(Work instructions)
(1) Rewrite the paragraph of the Recogito gazetteer utility instructions that begins "In most cases, it will be useful" in fewer words, keeping its main facts.
(2) Transcribe the part of the Recogito gazetteer utility instructions that opens with the words containing "In most cases, it" and closes with "files from GeoNames.".
(3) Write the next part of the Recogito gazetteer utility instructions, starting after their final sentence.

(Excerpt provided)
————————

A utility to build custom gazetteer packages for Recogito from GeoNames data.
Edit the config.py
file according to your needs. Use the countries
property to configure which countries
to include in your gazetteer file.
countries = [ 'AT' ]
You can also use one of the pre-configured lists as a shortcut.
countries = PRESETS['SOUTH_AMERICA']
An empty list will create a gazetteer dumpfile with all of GeoNames (see note below).
In most cases, it will be useful to include only 'notable' places. When setting the
require_concordance
property to True
, the package will only include GeoNames features
that have a corresponding entry on Wikipedia or Wikidata. (This will reduce the full GeoNames
dataset to approx. 1.6 million records.)
# If set to True, the export will only include GeoNames features
# that have a Wikipedia or Wikidata link
require_concordance = True
Run python download.py
to download the country data files from GeoNames.
Run python convert.py
to build the gazetteer package. The result file will be in the output
folder, in two versions:
- A JSONL file, compatible with the Linked Places specification
- A compressed copy in .gz format
Attention: requires admin privileges on your Recogito instance!

————————

(Input data)

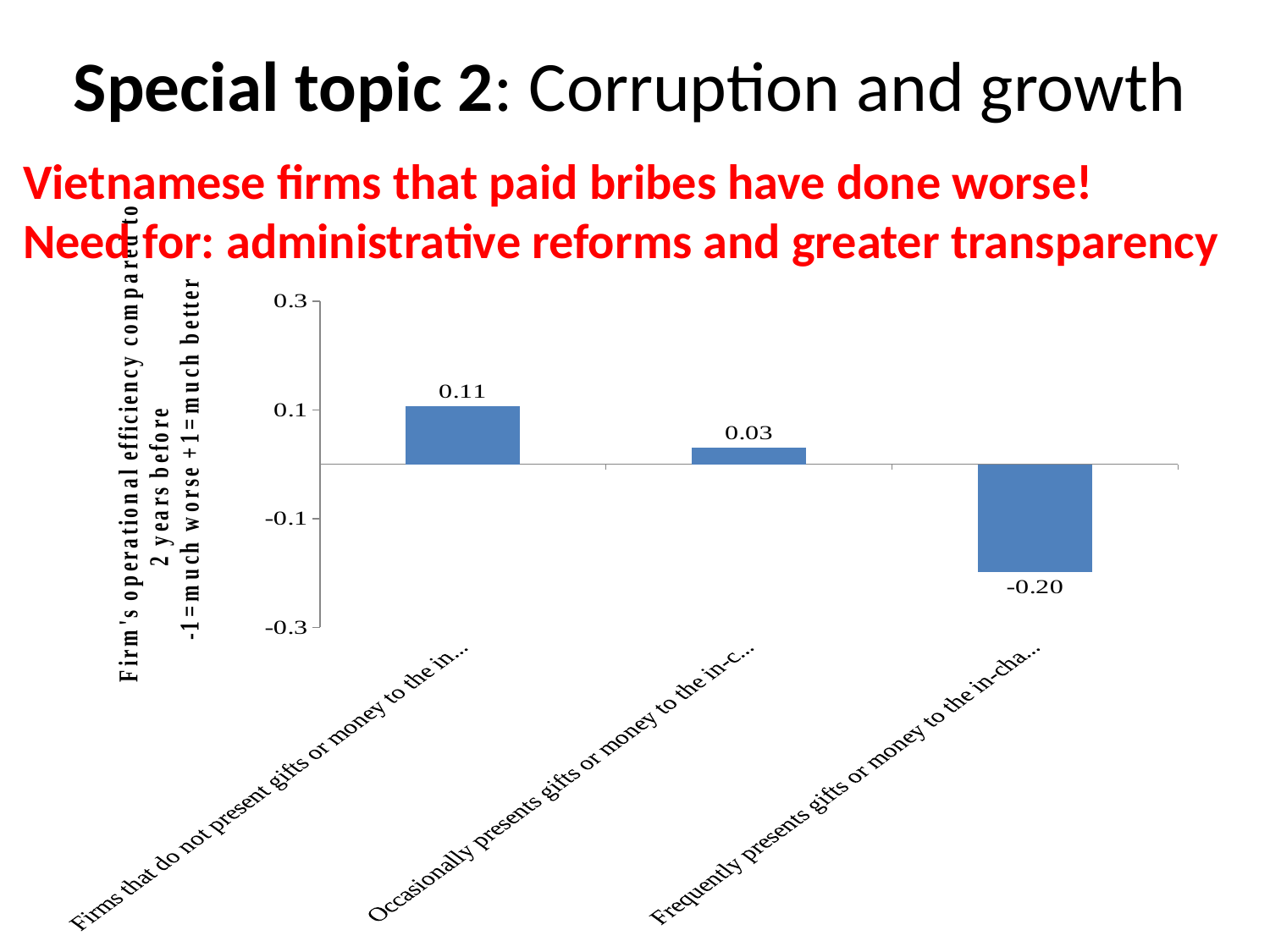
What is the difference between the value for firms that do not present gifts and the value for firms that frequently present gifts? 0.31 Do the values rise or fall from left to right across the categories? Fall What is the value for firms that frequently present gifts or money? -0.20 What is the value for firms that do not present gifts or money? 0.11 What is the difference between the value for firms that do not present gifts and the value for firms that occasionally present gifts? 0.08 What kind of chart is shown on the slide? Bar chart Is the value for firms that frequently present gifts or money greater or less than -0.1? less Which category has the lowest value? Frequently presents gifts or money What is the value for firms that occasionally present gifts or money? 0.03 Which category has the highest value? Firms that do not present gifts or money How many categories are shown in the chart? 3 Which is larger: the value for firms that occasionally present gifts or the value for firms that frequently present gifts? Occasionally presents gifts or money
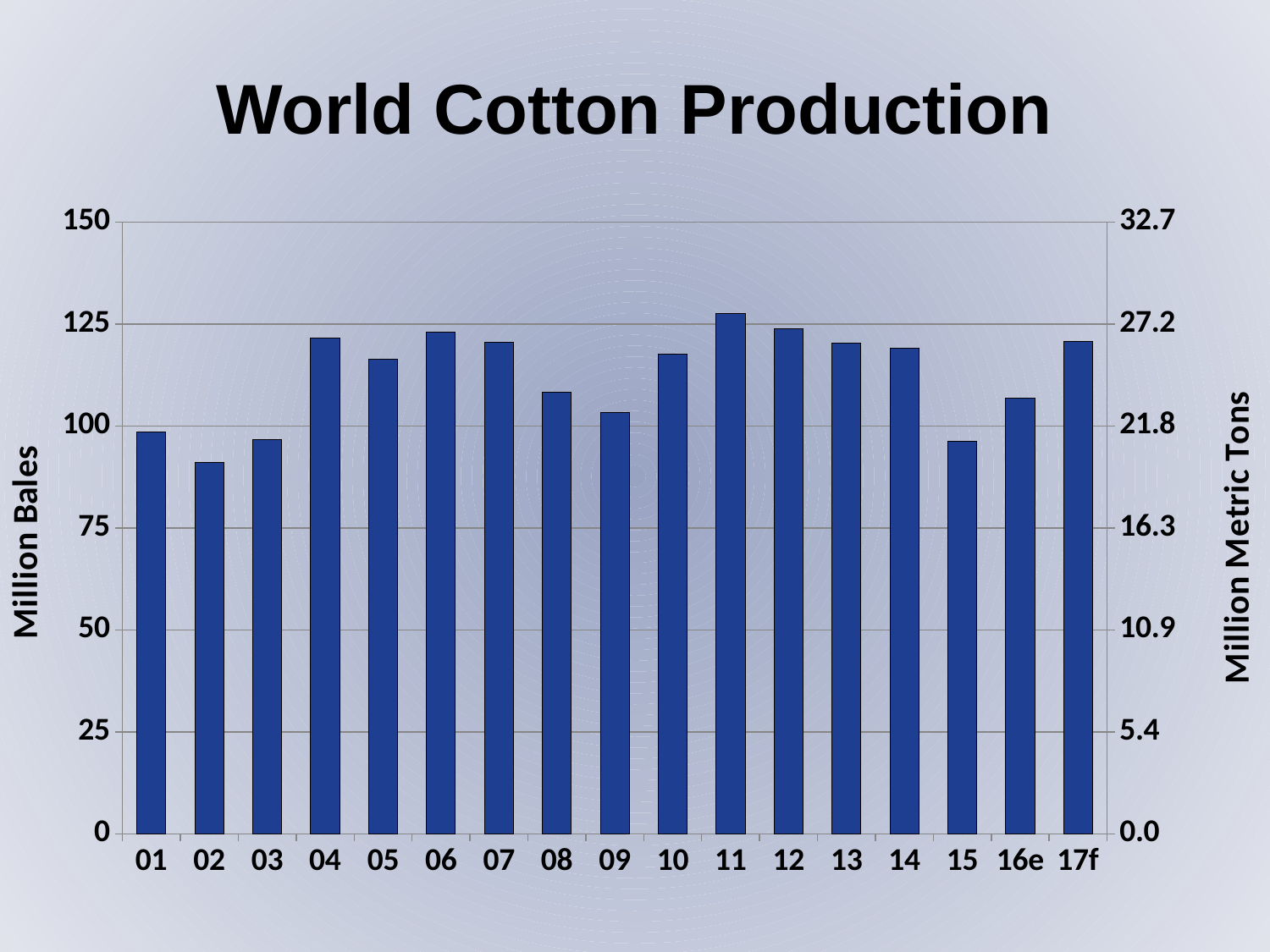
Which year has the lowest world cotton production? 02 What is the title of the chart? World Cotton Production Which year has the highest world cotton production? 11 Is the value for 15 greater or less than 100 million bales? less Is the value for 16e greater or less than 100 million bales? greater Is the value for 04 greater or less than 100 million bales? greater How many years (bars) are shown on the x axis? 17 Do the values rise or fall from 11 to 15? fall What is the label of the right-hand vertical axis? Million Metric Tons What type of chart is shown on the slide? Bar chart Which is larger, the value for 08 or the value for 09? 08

————————

(Task responses)
(1) To include only notable places, set require_concordance to True. The package will then contain only GeoNames features that have a matching Wikipedia or Wikidata entry, which cuts the full GeoNames dataset to about 1.6 million records.

(2)
In most cases, it will be useful to include only 'notable' places. When setting the
require_concordance
property to True
, the package will only include GeoNames features
that have a corresponding entry on Wikipedia or Wikidata. (This will reduce the full GeoNames
dataset to approx. 1.6 million records.)
# If set to True, the export will only include GeoNames features
# that have a Wikipedia or Wikidata link
require_concordance = True
Run python download.py
to download the country data files from GeoNames.

(3)
On your Recogito server, go to /admin/authorities
. Click Add Authority File.
Fill the gazetteer properties. You are free to select an identifier, short name, full name, short code and colour of your choice. For the URL pattern, use the following (Recogito uses this to truncate the gazetteer URIs in the UI for display purposes):
http://sws.geonames.org/
In the upload file field, pick your dump file (gzipped version) and click Save.
Note that importing large gazetteer data files to Recogito is currently a slow process. Avoid the use of a full GeoNames dataset, if possible. Ideally, large gazetteers (>150.000 places) should be imported first, into a new & empty Recogito instance.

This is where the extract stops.